¿Es aconsejable una política fiscal contracíclica?




La abrupta desaceleración que está experimentando la economía ha llevado a que las autoridades de gobierno anuncien que la política fiscal cumplirá un rol contracíclico. Esto se refleja en la Ley de Presupuestos 2015, recientemente enviada al Congreso, que contempla una expansión del gasto de 9,8% y de 27,5% en la inversión. No obstante, la efectividad de un estímulo fiscal cíclico sigue siendo un tema controversial en economía.

En 2002, Martin Feldstein argumentaba que existía un amplio acuerdo entre los economistas respecto de que una política fiscal discrecional contracíclica no ha contribuido a la estabilidad, e incluso ha sido desestabilizadora en el pasado.

El análisis keynesiano clásico concluye que el gasto fiscal tiene un efecto multiplicador que justificaría la política fiscal contracíclica al elevar el PIB y reducir el desempleo. No obstante, si las expectativas de las personas consideran el futuro y, en particular, cómo se pagará el mayor gasto del gobierno, su efecto multiplicador en la demanda agregada tiende a cero. Además, el rezago en la implementación de la política fiscal lleva a que no sea un instrumento adecuado para atenuar las fluctuaciones cíclicas y más bien tiende a ser desestabilizadora.

Este acuerdo parece haber cambiado con la crisis financiera de 2008-2009, cuando los países implementaron paquetes fiscales muy contundentes. Sin embargo, la evidencia respecto de su efectividad sigue siendo discutible. Por ejemplo, las rebajas transitorias de impuestos aplicadas en EE.UU. en 2008, a diferencia de una permanente que cambia los incentivos, se ahorraron sin un efecto significativo en el consumo, que era lo buscado para aumentar la demanda y reactivar la economía.

En Chile, el objetivo central de la regla fiscal es que los gastos de gobierno dependan de sus ingresos de largo plazo: ingresos ajustados por el ciclo de actividad y del precio del cobre.

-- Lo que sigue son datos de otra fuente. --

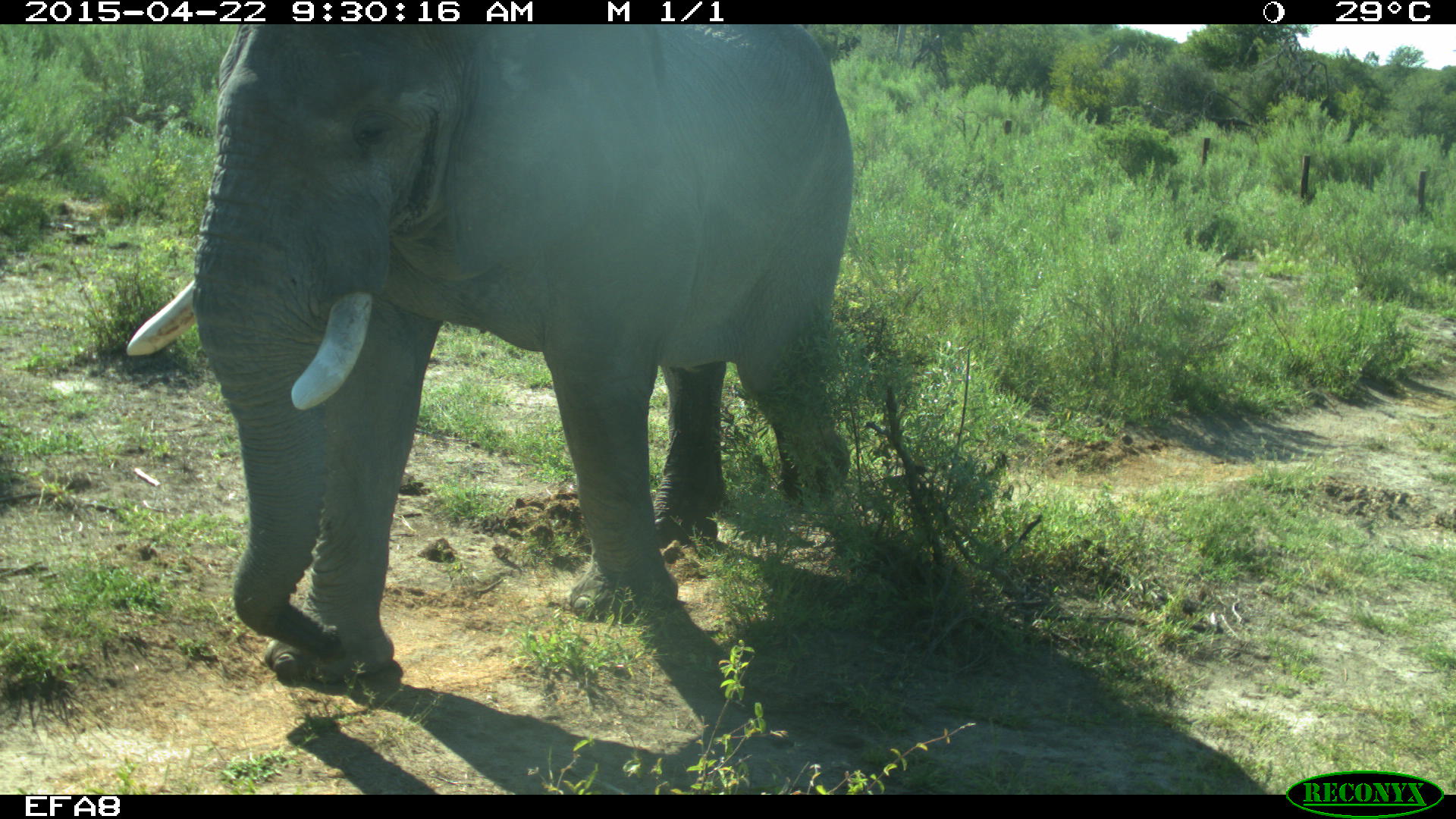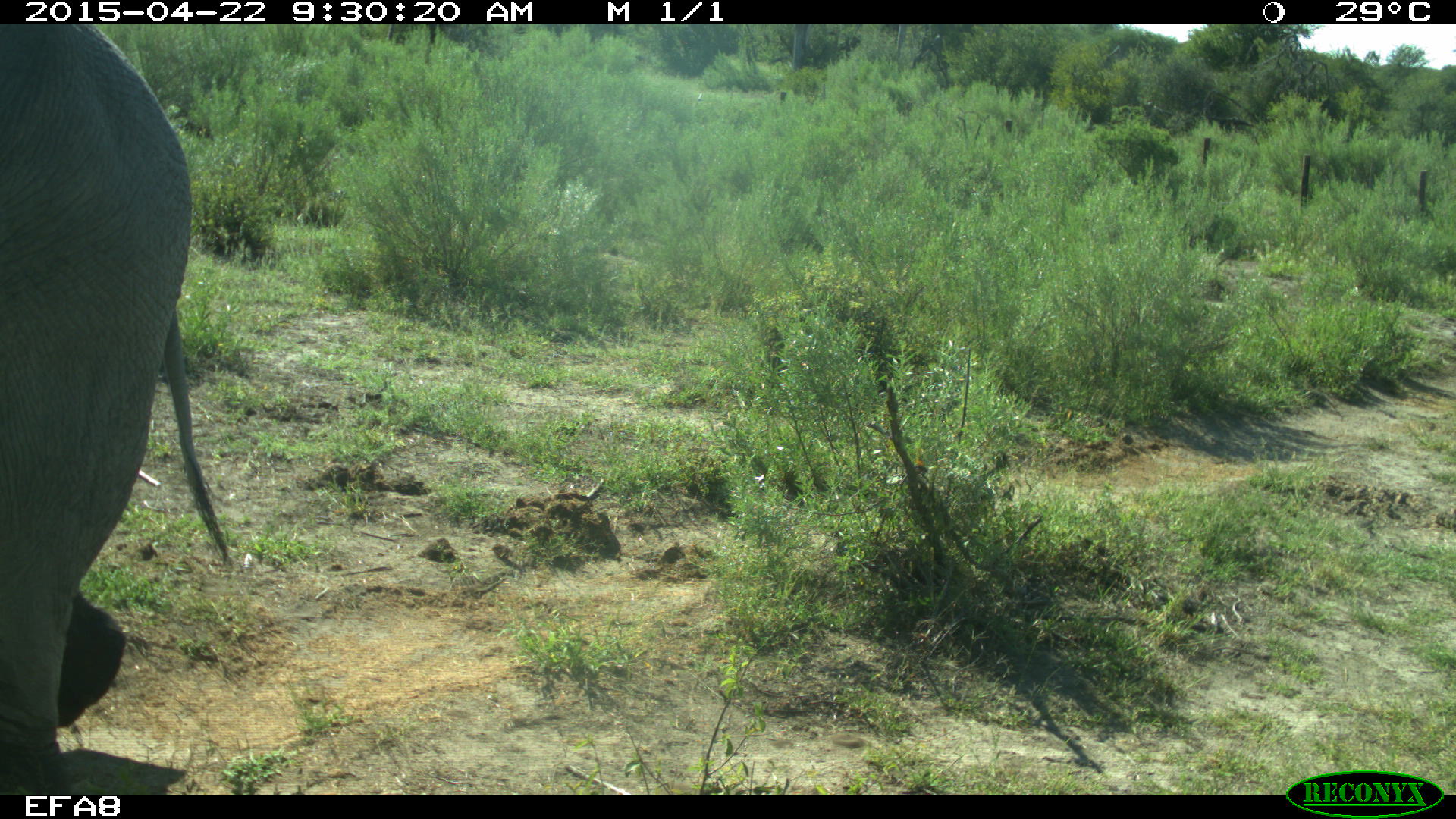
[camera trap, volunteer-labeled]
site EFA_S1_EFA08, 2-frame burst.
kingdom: Animalia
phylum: Chordata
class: Mammalia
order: Proboscidea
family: Elephantidae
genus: Loxodonta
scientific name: Loxodonta africana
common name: african bush elephant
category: elephant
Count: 1.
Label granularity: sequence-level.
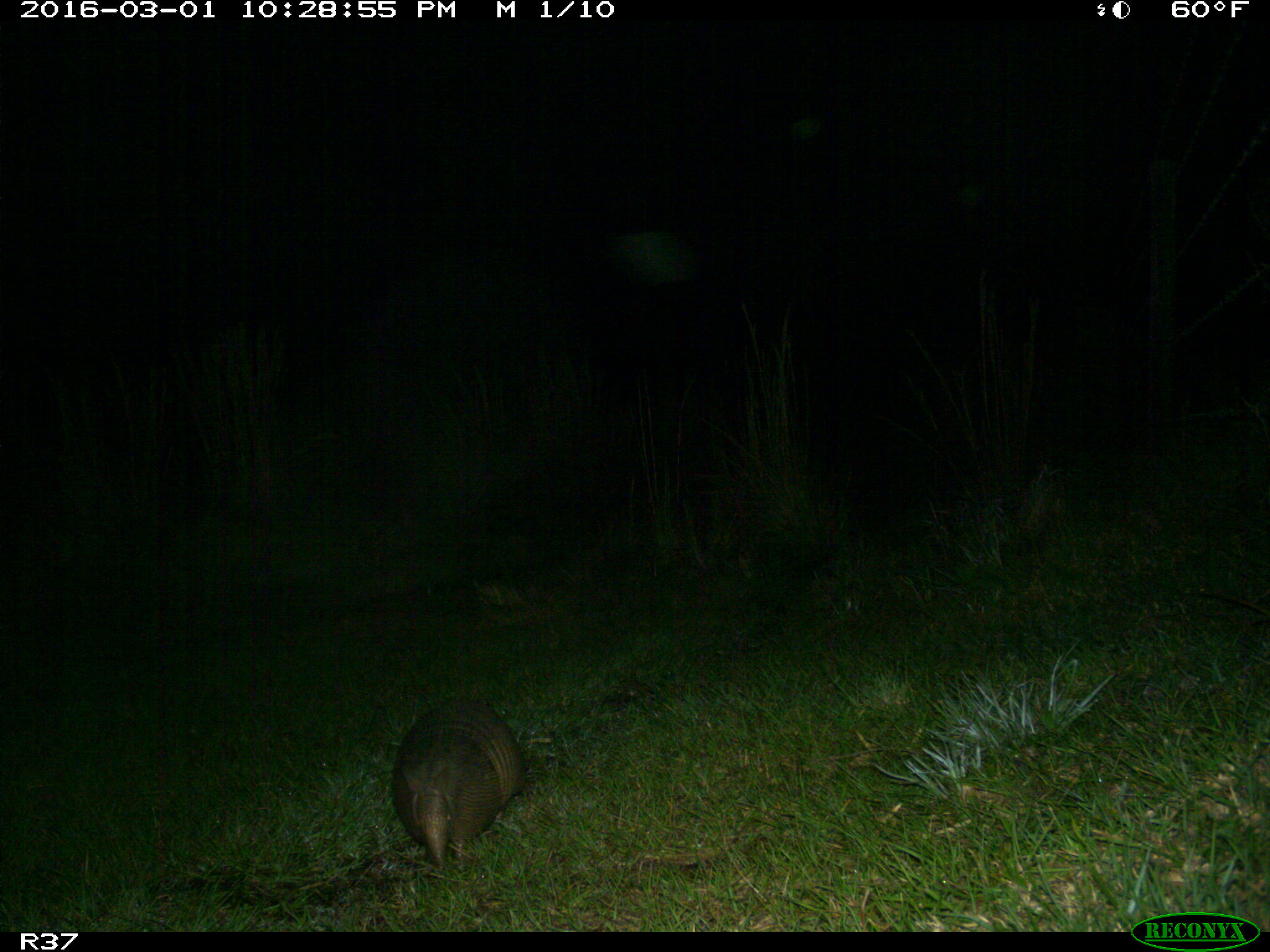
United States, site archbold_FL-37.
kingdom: Animalia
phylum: Chordata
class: Mammalia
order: Cingulata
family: Dasypodidae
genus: Dasypus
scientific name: Dasypus novemcinctus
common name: nine-banded armadillo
Dasypus novemcinctus (nine-banded armadillo).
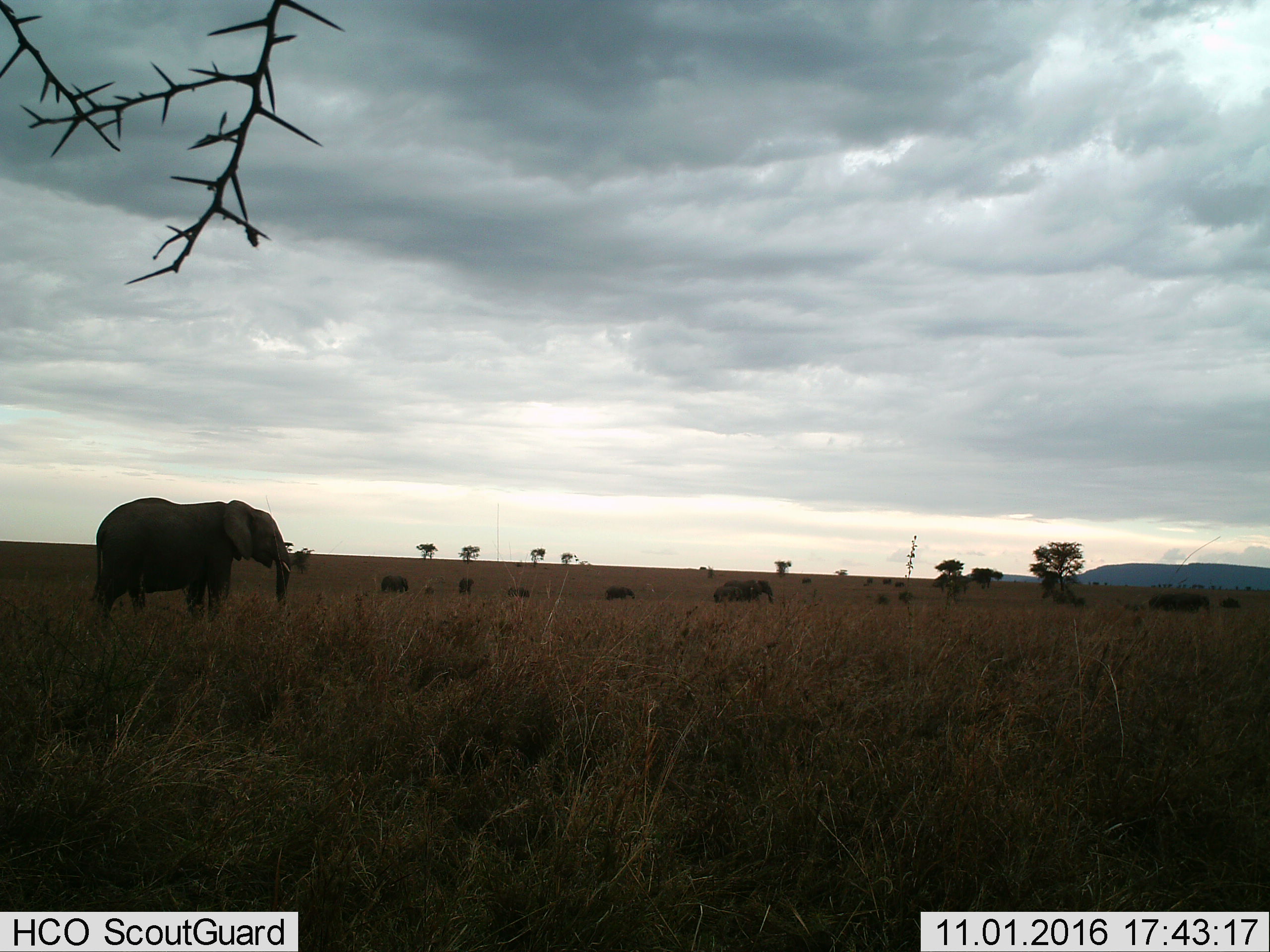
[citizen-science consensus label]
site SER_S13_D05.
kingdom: Animalia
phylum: Chordata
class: Mammalia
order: Proboscidea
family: Elephantidae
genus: Loxodonta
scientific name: Loxodonta africana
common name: african bush elephant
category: elephant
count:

Esto permite que el gasto público sea acíclico y no tenga el comportamiento procíclico, común en muchas economías emergentes, al expandirse en los momentos de auge y contraerse en las recesiones, lo que tiende a agudizar el ciclo económico.

Claramente, los gobiernos deben incurrir en déficits efectivos durante un proceso de desaceleración, pero es la meta del balance cíclicamente ajustado (estructural) la que permite determinar el grado de contraciclicidad de la regla. Por ejemplo, para la crisis subprime de 2008-2009, el gasto se expandió 16,5% durante 2009 y el déficit cíclicamente ajustado alcanzó 3,1% del PIB, pero no se logró evitar una caída de 1% del PIB. En 2015, el déficit ajustado por el ciclo sería mayor a 1%, el cual había alcanzado 0,5% en 2013. El problema es que el mayor gasto en el ciclo puede ser poco productivo, dada la premura por ejecutarlo y, además, termina siendo, al menos parcialmente, permanente, generando eventuales problemas de sostenibilidad fiscal. Si al final la respuesta es más impuestos, tendríamos una trayectoria aun menor de crecimiento de tendencia de la economía.

Contrario a su discurso, el gobierno también ha introducido rasgos de prociclidad en la política fiscal al incrementar las tasas de impuestos justo cuando la economía se encuentra en un punto de bajo crecimiento. Es claro que un mayor gasto público financiado con el aumento de impuestos no tendrá efectos expansivos. En general, si la abrupta desaceleración responde a un ambiente de creciente incertidumbre como argumentamos en la columna pasada, que mantiene expectativas de menores ingresos y empleo futuro, un mayor estímulo fiscal de corto plazo que no apunta a resolver esto es incapaz de generar una recuperación sostenida de la actividad.

Los esfuerzos por destrabar proyectos de energía e infraestructura, incentivar la productividad, mejorar la calidad de la educación, flexibilizar el mercado laboral, elevar la competencia de los mercados son bienvenidos; pero no constituyen una política contracíclica, sino una para incrementar el crecimiento de tendencia.